Sen. Rand Paul’s FDA Modernization Act could transform medical treatment
Pharmaceutical companies, with ample support from the U.S. government, formulated SARS-CoV-2 vaccines in record time. Masking and social distancing could only take us so far. The vaccines came about a year after the virus starting ricocheting around the world and triggering lockdowns, an economic crisis, and the biggest public-health emergency since the Spanish flu of 1918.
There was success in a field where many of the biggest medical problems, including the SARS CoV-1 virus that struck in 2002, have no cures or effective remedies. The truth is, drug development failure rates are extraordinarily high. Despite countless billions of public and private dollars invested in fighting them, the drug failure rate is 97% for cancer and 99% for Alzheimer’s. There are no cures in sight for these scourges.
And then there are the drugs used for medical treatments that have unpredicted effects. Adverse reactions to drugs, taken as prescribed, are the 4th leading cause of death in the United States, causing 1.9 million hospitalizations per year, and 128,000 of these personal crises are fatal.
The average time to market for a new drug, with the risks and often the limited rewards, is 10 to 15 years – a sharp contrast to the one-year sprint drug developers made on the SARS CoV-2 vaccine.
A primary reason for the slow pace of unsafe and often ineffective and even dangerous treatments in our existing drug development paradigm: an archaic federal statute, the Federal Food Drug and Cosmetics Act (FFDCA) of 1938, mandates that drug sponsors submit reams of animal testing data before investigational drugs are used in human trials.
The data show that animal tests are miserable predictors of the human response to drugs. Between 90 and 95% of drugs found safe in nonclinical tests fail during human clinical trials due to toxicities not predicted by traditional animal tests or because they simply don’t work in their human subjects.
The price tag for a new drug is an estimated average of $1 billion to $6 billion. Costs borne by drug developers are later absorbed by consumers. And drug manufacturers often don’t want to invest in drugs that have a commercial potential less than their research and development costs.

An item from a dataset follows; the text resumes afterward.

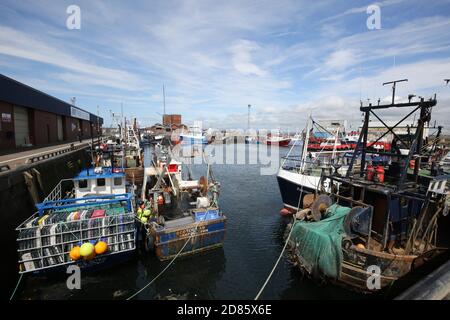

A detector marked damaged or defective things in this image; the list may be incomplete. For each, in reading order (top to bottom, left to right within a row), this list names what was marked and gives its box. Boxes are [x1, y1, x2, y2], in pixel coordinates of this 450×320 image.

rusty fishing trawler [286, 80, 450, 292]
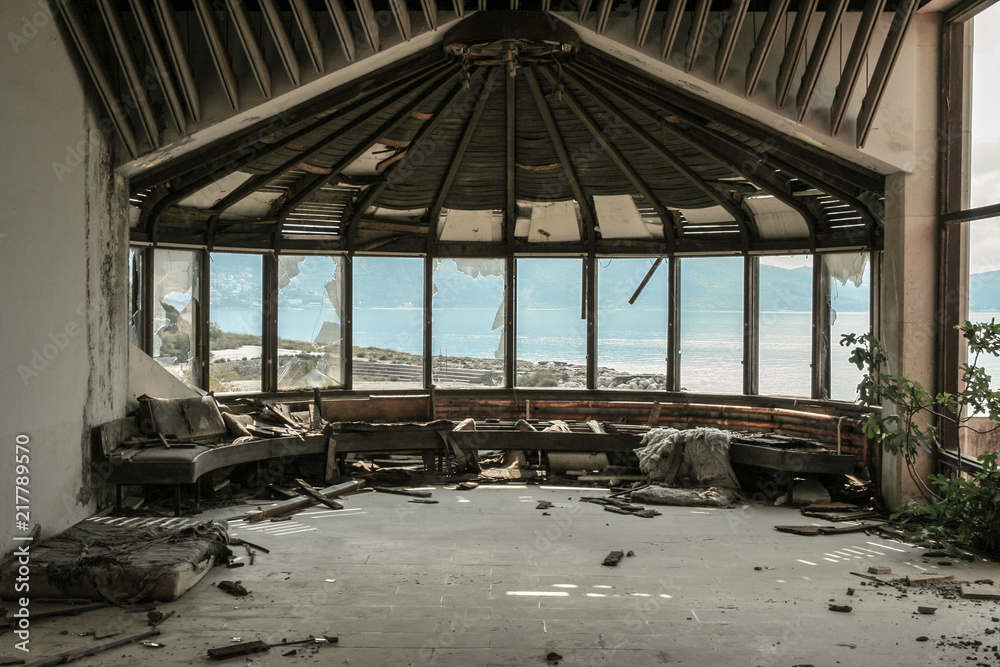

The FDA Modernization Act, S. 2952/H.R. 2565 —led by Kentucky Senator Rand Paul, R-Bowling Green, along with Senator Cory Booker, D-N.J., and H.R. 2565, introduced by Reps. Vern Buchanan, R-Fla., and Elaine Luria, D-Va. — has the potential to streamline drug development, spur innovation, and reduce the unnecessary toll on animals. The legislation wipes away the animal testing mandate, and allows the best investigational strategies, whether animals or non-animal methods.
Human-relevant cell-based assays, organs-on-a-chip, human-on-a-chip (microphysiological systems), and computer modeling have been developed to more accurately predict human response to new drugs, yet the FFDCA does not officially acknowledge these superior test methods. The FFDCA and FDA regulations specifically require the use of animals, to the exclusion of human biology-based nonclinical methods. These breakthrough discoveries can’t help if they don’t leave the lab.
Last month, Quris announced that a candidate therapy for fragile X syndrome was developed using bio-artificial intelligence clinical prediction platform and is set to enter clinical trials in 2022. The company uses artificial intelligence (AI) combined with a “patients-on-a-chip” platform to predict the safety and effectiveness of therapeutic candidates before they are used in human trials. “We are at the tipping point of the modernization of drug discovery,” according to the co-founder of Moderna, Robert S. Langer.
Recently, FDA’s Cellular, Tissue, and Gene Therapies Advisory Committee concluded that animal models are “problematic” in assessing the safety risks of gene therapies derived from adeno-associated virus (AAV) vectors. There have been “severe” adverse events in AAV vector clinical trials, including instances of acute liver and kidney failure in children. One third of the 500 children under the age of two treated with Zolgensma had at least once adverse event of hepatoxicity.
We are entering the era of personalized and precision medicine in health care, and that trend further exposes the defects of our existing regulatory framework. Here again, animal models will have little value since other species can hardly be expected to capture biological variation among humans. Nonclinical tests or studies using human cells and tissues can, however, portray biological variation among the human population. They have the potential to serve as “clinical trials in a lab” and to test a drug’s safety and effectiveness for individual patients.
It’s time to tweak the FFDCA to provide drug sponsors more options for testing the safety and efficacy of drugs to improve clinical trial attrition rates, cut time to market in half, and substantially reduce research and development costs that could cut drug prices fivefold.
Wayne Pacelle is president of Animal Wellness Action. Tamara Drake is director of research and regulatory affairs for the Center for a Humane Economy.